Estimation is one of the hardest problems in software development. Trying to calculate the time required to solve complex technical and organizational problems is more magic than art. As Kelly Vaughn on Twitter put it…

When you give a developer 5 hours for a task, they’ll let you know they need 50 hours once they’ve used up 10.

Even looking at the most atomic of these calculations - estimating an engineering task or user story - it’s clear to see that estimations are no exact science. We engineers size stories based on technical complexity, but even that is no exact correlation to time spent, as there are countless variables to this measure - skillset, experience, motivation, relationships - just to name a few.

Now multiply that complexity by the number tasks or user stories required to make up a feature. Consider how those variables expand beyond one developer to a team, or group of teams as the complexity of the compounded problems build on each other. As features combine to form epics, and epics may be combined to form a product release, we start to spiral out of control.

Just as a 1 point story means something completely different team-to-team, the same is true of user story comparison or epic comparison. Estimates on this order of magnitude are practically meaningless, as even the most seasoned teams are only just estimating - and on a much smaller scale. Remember the tweet: 5 could be 50 when you’re standing in front of a pile of work. 5 months becomes 4 years.

Excellent advice could be to shut up and plan the sprint, remembering that our agile frameworks like Lean teach us to make decisions late and focus on the most important things first. As an engineer, I know that is usually the right thing to do to be as efficient as possible. On the other hand, I’m offloading a lot of the mental energy that it takes to decide “what’s next” to our product teams.

And in product, the eternal struggle is understanding how to plan. How to determine how to spend money and trying to calculate when investments are going to pay off. So the conversation turns to asking for commitments, and 2 weeks isn’t a very long time.

I fear the answer includes some nuance, but a few things I think you’ll need first.

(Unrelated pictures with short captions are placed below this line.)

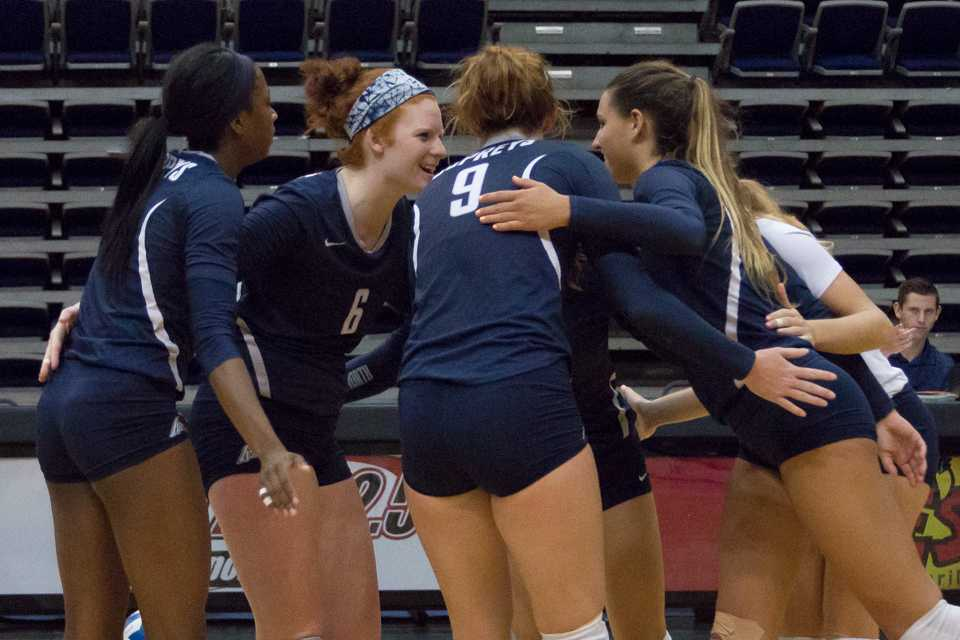 UNF volleyball wins Courtyard Mayo Classic with victory against FAU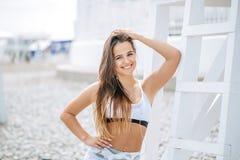 Ioga do treinamento da mulher na praia no por do sol imagens de stock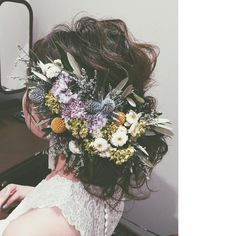 // Pinned by Ellen Rus. Dress Hairstyles, Braided Hairstyles, Wedding Hairstyles, Hipster Bride, Flowers In Hair, Wedding Flowers, Hair Arrange, Hair Setting, Hair Ornaments
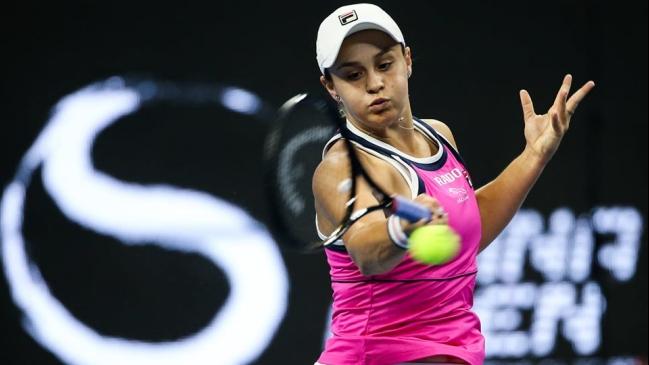 La número uno mundial Barty cae en la primera ronda en Brisbane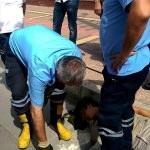 Kolu menfezin ızgarasına sıkışan çocuğu itfaiye kurtardı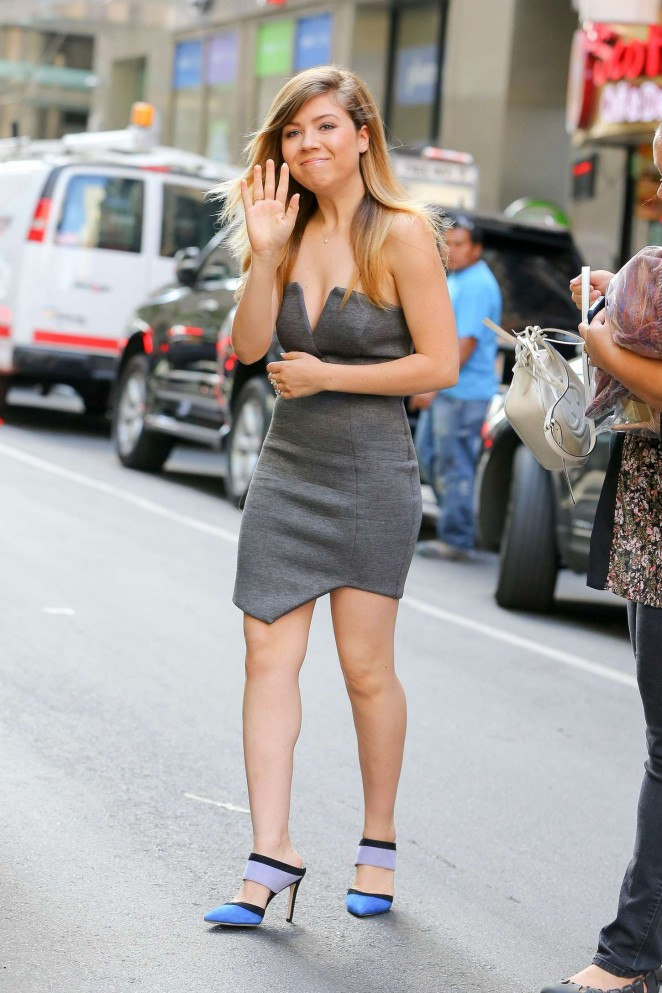 Jennette McCurdy Thigh Images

Trust (and Invest) in Your Dev Teams

The entire agile philosophy is built on the idea of high-performing teams. If you go into the process doubting that your dev team is performing at their best, or that they’re not up to the task, the structure immediately begins to break down. When you don’t trust a developer’s estimate to be the truth - and instead some fake number meant to inflate the work or buy time - you’ve failed.

Even in the real scenario where your dev team isn’t so high-performing, trusting their work, estimates, and convictions is critical to the process.

To continue to build this trust, engineering teams should be invested in and empowered. It’s the goal of the engineering leadership to find, cultivate, and empower great engineers. They should be experts at helping engineers reach their high-performing potential, and clear-eyed about areas to be improved. The culture in the engineering organization should be one that reinforces leadership and learning. Good engineers should be rewarded.

Enable Incremental Improvement, and Ask For Proof

The faster the product is in your hands, the faster you can start to learn. An unreleased product is a net drain on resources, whereas any code in production provides value to users and teams.

This means that moving a product from development to production is more important than how much value you’re providing per-release. Focus less on understanding the path to deliver on an entire feature or feature-set, and more on how you can start to iterate on the smallest changes possible. Let product ideas evolve instead of trying to decide on perfect early.

Working software is preferred over planning. Meaning your team should be focused on building. Each sprint, or faster, your engineering team will deliver software that can be demonstrated. Asking for real work to be demonstrated is a cornerstone of the process. Focus less on the scope of work and more on the fact that work can be delivered every sprint.

Change, as a Result of Output

The concept of deciding late can be foreign to project teams used to slow, huge, disruptive releases. It’s scary to “let go and let Lean” when we aren’t used to seeing real code go fast.

In a productive team, you should get used to letting things go to users un-polished, and learn how to react quickly to feedback. Try to resist the urge to change direction before getting feedback from users.


Back to Kelly’s tweet - you aren’t going to be able to avoid engineers finding work that needs to be done. The point of the tweet is to focus on not putting too much time, effort, and value in zeroing in on a 5-hour estimate for something we don’t understand yet.

Instead, let engineers invest that planning time in writing real code. Let them learn from the code they do write. Let them get that code to production - fast! And then, change based on the code in users’ hands.